Peterson wasn’t relieved; he’d rather the van kept on going for ever.
The sack muffled his captors’ voices, but he could hear the urgency in them, and his sobbing rose to a high-pitched wail.
Someone leaned close. ‘Don’t expect pity, you bastard. Did the little girls cry like that when you were tearing their insides apart?’
The doors were opened and cold air bit into his sweat-sodden clothing. Hands grabbed him and he was hauled out. They didn’t take away the sack, only marched him bare-footed across soil littered with jagged stones. Recalling the words from moments before he bit his tongue to hold back the yelps, but he couldn’t and was crying again by the time he felt smooth stone beneath his soles. Someone pushed him forward and he stumbled, finding nothing but air beneath his feet now. He fell face first down a flight of stone stairs, his body whacking painfully on every step.
Feet clattered down behind him and hands seized him and dragged him up. Peterson was moaning, not so much from pain, but from realisation that the end was getting near. He wasn’t religious in any sense, but if there was a hell he knew where he was heading. Hell on earth in the next few minutes, at least.
His captors were still speaking among themselves, partly in argument, but he could not hope that any of them were having second thoughts. They forced him across a floor that rang hollowly to their footsteps. Then he was twisted around.
‘Do you know where you are?’
Peterson recognised the voice of the big man. He was too fearful to answer.
‘Let me show you.’
The sack was yanked from his head and Peterson blinked at the invasion of light. His spectacles had been knocked askew, and there was nothing he could do to right them. Someone had brought a flashlight and was flicking its beam around a small room with bare concrete walls daubed with faded graffiti. The ceiling was low overhead with wooden beams upholding a floor of warped planks. Peterson had no idea where he was.
‘Don’t you recognise it? You can’t have forgotten about your time at Rohwer?’
The big man was standing in front of him, pointing up at the ceiling. ‘The buildings are gone now. They’ve been gone for years, demolished and carted away and hidden: struck from history for the shameful things they were. But this cellar survived. We found it easily enough. A girl who was raped in an adjacent building showed us where she used to hide from you, Charles.’
‘No, no, it wasn’t me. You’ve got the wrong man.
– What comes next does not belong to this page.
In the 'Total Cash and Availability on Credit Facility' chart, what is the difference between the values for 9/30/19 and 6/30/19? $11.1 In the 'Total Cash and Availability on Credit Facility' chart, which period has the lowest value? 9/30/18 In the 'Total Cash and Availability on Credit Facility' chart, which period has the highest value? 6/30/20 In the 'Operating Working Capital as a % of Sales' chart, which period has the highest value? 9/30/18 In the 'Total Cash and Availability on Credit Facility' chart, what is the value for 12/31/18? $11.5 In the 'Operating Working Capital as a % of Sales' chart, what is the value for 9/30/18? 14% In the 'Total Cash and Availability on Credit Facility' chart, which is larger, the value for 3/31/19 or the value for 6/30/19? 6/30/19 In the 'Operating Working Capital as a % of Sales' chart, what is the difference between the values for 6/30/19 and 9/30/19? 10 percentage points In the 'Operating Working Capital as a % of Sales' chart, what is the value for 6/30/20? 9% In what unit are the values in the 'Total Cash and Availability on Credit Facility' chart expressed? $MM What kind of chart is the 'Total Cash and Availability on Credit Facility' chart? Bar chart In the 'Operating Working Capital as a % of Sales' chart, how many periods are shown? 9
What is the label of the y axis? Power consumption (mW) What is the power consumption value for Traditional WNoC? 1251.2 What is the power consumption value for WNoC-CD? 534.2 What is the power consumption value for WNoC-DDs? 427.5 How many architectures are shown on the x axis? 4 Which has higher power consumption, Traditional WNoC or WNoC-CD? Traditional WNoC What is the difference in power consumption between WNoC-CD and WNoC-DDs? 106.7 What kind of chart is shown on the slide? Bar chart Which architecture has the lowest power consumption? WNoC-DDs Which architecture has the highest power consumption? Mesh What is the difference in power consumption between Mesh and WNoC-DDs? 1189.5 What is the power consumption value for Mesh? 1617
Whoever put you up to this is mistaken.’
A different man came forward. ‘Are you calling my wife a liar?’ Flat-handed, the man struck him across the cheek. The blow was more a shock than it was painful: there was something decidedly insulting about a slap – men traded punches, girls slapped.
‘I’m not saying that . . . just that she’s made a mistake.’
Yet another stepped forward. ‘I guess mine is mistaken too.’
This man struck him, and the slap tore the glasses off Peterson’s face and sent them spinning on the floor.
Hurting, Peterson stared back at the line of men standing before him. There were seven in total. Only seven. He was glad that all that he had hurt had not come back to haunt him.